Pada Masyarakat Bungku Sipuncula dikenal juga dengan "Sipou". Bila di kaji dari aspek pemanfatannya Sipou dapat dijadikan sebagai bahan pangan (produk kering/awetan
dan
basah/segar)
yang telah terbukti bergizi, halal
dan sampai sejauh ini masih
aman untuk dikonsumsi, tidak
kalah dengan bahan pangan sejenis (hasil perikanan lainnya). Mitos konsumsinya terkait
seksualitas pria terbukti
ada benarnya, juga
terkait khasiat untuk
kulit dari kandungan
kolagennya, meski
perlu diteliti lebih lanjut. Sipuncula basah pun bisa dikonsumsi segar apalagi diolah, kemanisannya melebihi kerang-kerangan karena kadar karbohidrat yang tinggi;
ditambah kandungan asam glutamatnya
sebagai penguat manis dan gurihnya;
apalagi jika digoreng dan dipanggang sebagai bentuk olahannya yang unik. Semua itu dari sisi
ekonomis bisa dijadikan faktor pendorong optimalisasi
pemanfaatannya. Jika tidak
terkendali, dari sisi ekologis itu semua berpotensi
mendorong eksploitasi biota ini berlebih-lebihan, yang bisa berakibat pemanfaatannya tidak bisa berkelanjutan atau risiko yang lebih berat, mengingat biotanya amat rentan dan belum bisa dibudidaya apalagi secara intensif.

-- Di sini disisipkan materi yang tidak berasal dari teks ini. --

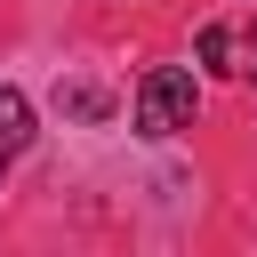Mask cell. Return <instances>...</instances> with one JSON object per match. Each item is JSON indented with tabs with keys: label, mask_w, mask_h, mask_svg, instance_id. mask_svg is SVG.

Pemanfaatan sipou sebagai bahan pangan juga masih memiliki keterbatasan.
Pertama:
skala produksi terbatas, karena merupakan
produk musiman setiap tahun, sentra produksinya tidak banyak, begitupun jumlah
penangkapnya.
Kedua: skala konsumsi
terbatas, cuma pada sejumlah
komunitas tertentu (meskipun/alpalagi tidak lazim
terkait bentuk asli/fisiknya) terutama sipou basah/segar (hasil mekahua). Hal itu membuatnya eksklusif, apalagi sudah dianggap
pangan bernilai khusus sehingga
mahal di pasar.
Proses penangkapan sipou untuk masyarakat Bungku dilakukan dengan cara tradisional pada waktu air laut surut yang dikenal dengan mekahua, yaitu dengan menggunaakan sepotong kayu besi (dalam bahasa bungku : kahua) untuk menggali rumah (sarang) sipou tersebut sedalam kurang lebih 15 cm. Tidak semua masyarakat Bungku ahli dalam mekahua, untuk pekerjaan yang satu ini memerlukan keahlian khusus serta pengalaman dalam melihat dan menemukan rumah (sarang) sipou. Alat lain yang dibutuhkan dalam mekahua adalah busur (dui-dui) yang akan digunakan untuk mebalikkan tubuh hewan ini. Artinya tubuh bagian luar akan berada di dalam sedangkan tubuh bagian dalam berada diluar dengan menggunakan dui-dui. Dalam bahasa bungku dikenal dengan mobusu sipou.
Cara yang lazim untuk pengolahan sipou adalah dengan cara digoreng lalu dihidangkan bersama Dunui (makanan khas suku bungku). serta kuah sayur kuning akan menambah rasa gurih dan enak dilidah penikmatnya.